Data extracts:
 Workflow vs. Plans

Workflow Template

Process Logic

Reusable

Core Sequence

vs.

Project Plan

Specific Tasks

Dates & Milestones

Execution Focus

==

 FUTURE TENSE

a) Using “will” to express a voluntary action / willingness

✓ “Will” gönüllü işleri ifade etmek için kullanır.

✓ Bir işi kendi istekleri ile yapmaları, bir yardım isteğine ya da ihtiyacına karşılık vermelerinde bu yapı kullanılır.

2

--

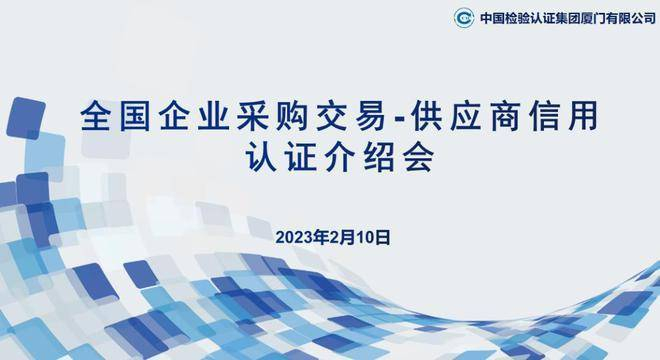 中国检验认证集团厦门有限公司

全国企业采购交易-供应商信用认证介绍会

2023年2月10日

Activity: Where the string "Workflow" occurs in the data, return the whole line.

Response to this task:
 Workflow vs. Plans
Workflow Template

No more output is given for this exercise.